Provided material -
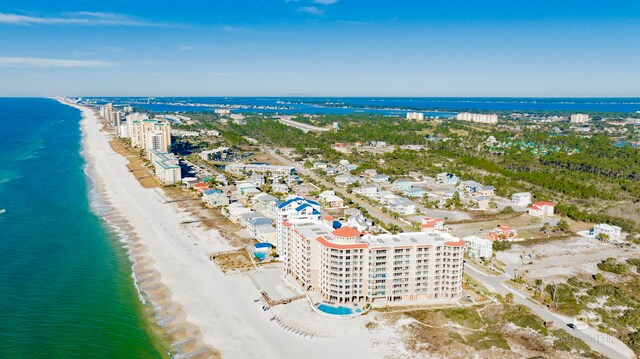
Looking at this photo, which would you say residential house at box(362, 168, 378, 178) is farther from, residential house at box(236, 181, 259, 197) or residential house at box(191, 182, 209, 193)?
residential house at box(191, 182, 209, 193)

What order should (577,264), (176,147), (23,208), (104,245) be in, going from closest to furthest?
1. (577,264)
2. (104,245)
3. (23,208)
4. (176,147)

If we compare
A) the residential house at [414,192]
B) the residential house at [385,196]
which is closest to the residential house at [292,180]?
the residential house at [385,196]

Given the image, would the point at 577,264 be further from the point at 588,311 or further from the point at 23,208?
the point at 23,208

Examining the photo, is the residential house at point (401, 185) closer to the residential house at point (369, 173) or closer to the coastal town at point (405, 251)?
the coastal town at point (405, 251)

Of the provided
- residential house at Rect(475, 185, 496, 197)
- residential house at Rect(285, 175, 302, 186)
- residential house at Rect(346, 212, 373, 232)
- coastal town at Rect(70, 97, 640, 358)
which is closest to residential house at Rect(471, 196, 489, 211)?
coastal town at Rect(70, 97, 640, 358)

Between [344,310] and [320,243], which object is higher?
[320,243]

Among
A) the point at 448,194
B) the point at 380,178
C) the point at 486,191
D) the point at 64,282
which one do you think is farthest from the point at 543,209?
the point at 64,282

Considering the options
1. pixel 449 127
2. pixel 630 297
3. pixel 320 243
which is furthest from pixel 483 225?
pixel 449 127
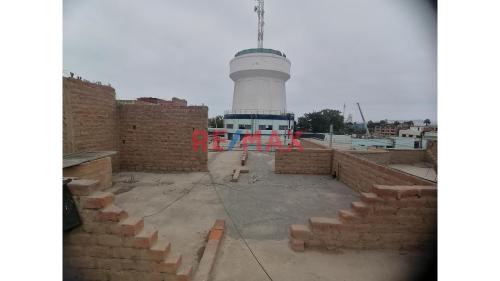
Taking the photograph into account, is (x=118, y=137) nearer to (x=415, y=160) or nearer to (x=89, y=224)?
(x=89, y=224)

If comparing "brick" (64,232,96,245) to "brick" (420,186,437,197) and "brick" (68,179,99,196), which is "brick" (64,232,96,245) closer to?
"brick" (68,179,99,196)

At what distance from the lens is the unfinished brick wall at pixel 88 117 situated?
20.0 ft

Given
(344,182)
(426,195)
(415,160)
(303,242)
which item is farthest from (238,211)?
(415,160)

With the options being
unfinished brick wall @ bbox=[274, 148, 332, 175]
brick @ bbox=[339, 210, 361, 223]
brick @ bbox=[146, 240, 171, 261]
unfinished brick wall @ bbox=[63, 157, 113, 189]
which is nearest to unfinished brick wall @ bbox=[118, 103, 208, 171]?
unfinished brick wall @ bbox=[63, 157, 113, 189]

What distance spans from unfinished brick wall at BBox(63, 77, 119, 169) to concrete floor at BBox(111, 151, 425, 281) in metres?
1.50

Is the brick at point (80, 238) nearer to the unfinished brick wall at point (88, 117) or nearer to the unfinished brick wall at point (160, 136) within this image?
the unfinished brick wall at point (88, 117)

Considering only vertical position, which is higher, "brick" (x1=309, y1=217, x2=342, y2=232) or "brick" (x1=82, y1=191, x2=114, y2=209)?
"brick" (x1=82, y1=191, x2=114, y2=209)

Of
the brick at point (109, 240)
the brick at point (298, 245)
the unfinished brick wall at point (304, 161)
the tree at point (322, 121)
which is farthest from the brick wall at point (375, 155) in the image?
the tree at point (322, 121)

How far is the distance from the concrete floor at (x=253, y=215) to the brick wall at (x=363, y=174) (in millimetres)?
415

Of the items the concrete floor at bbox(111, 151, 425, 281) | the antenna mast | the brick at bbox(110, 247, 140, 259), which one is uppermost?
the antenna mast

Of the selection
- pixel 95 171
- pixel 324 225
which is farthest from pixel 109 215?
pixel 95 171

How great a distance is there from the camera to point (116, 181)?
7.35 m

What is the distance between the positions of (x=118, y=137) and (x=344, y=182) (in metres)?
8.94

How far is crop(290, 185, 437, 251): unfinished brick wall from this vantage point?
126 inches
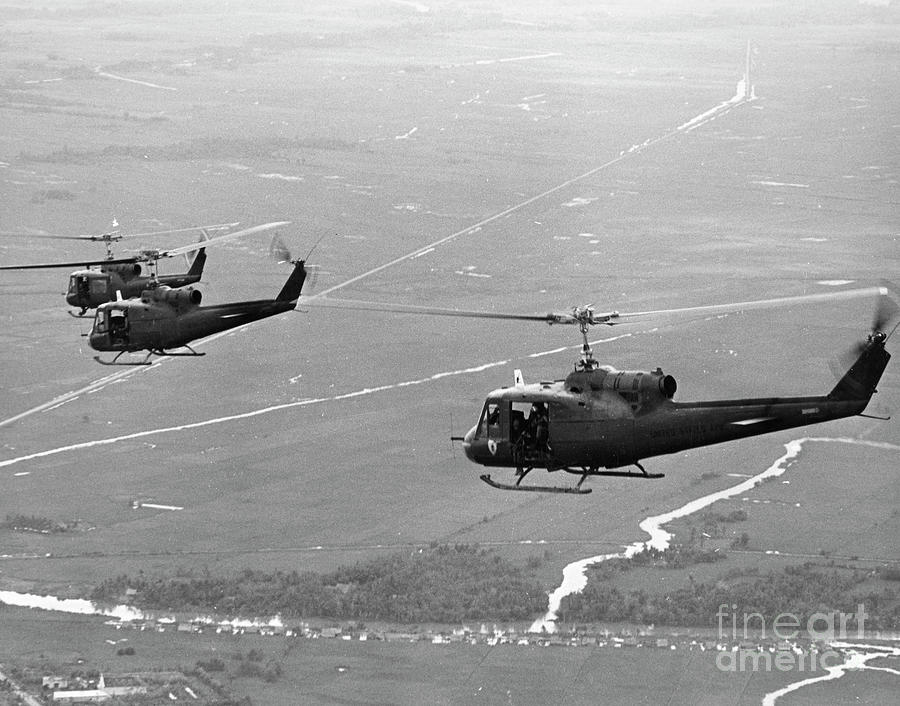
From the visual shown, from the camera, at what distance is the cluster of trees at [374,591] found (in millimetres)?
74750

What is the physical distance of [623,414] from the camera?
37.8 m

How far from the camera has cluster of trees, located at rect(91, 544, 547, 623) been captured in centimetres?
7475

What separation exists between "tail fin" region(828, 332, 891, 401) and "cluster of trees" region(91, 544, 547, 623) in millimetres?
38024

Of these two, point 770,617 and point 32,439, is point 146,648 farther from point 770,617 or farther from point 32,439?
point 32,439

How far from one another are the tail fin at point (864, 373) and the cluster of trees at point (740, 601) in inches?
1457

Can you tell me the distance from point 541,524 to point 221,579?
49.0 feet

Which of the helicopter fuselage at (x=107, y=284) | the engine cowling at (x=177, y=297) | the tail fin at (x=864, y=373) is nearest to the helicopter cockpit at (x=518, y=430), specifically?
the tail fin at (x=864, y=373)

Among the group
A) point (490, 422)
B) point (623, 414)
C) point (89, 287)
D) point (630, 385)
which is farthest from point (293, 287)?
point (623, 414)

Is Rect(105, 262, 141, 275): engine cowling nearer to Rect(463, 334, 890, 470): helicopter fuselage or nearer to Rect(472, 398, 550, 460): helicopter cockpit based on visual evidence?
Rect(472, 398, 550, 460): helicopter cockpit

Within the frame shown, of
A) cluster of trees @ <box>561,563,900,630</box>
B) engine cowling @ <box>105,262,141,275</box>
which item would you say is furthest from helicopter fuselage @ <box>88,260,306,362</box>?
cluster of trees @ <box>561,563,900,630</box>

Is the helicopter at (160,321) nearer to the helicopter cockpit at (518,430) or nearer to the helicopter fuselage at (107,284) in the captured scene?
the helicopter fuselage at (107,284)

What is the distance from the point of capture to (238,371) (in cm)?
11788

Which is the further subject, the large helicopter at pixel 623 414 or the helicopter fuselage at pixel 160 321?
the helicopter fuselage at pixel 160 321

Task objective -
Count the lines in the records above that contain the word "farther", and give only that number.

In response -
2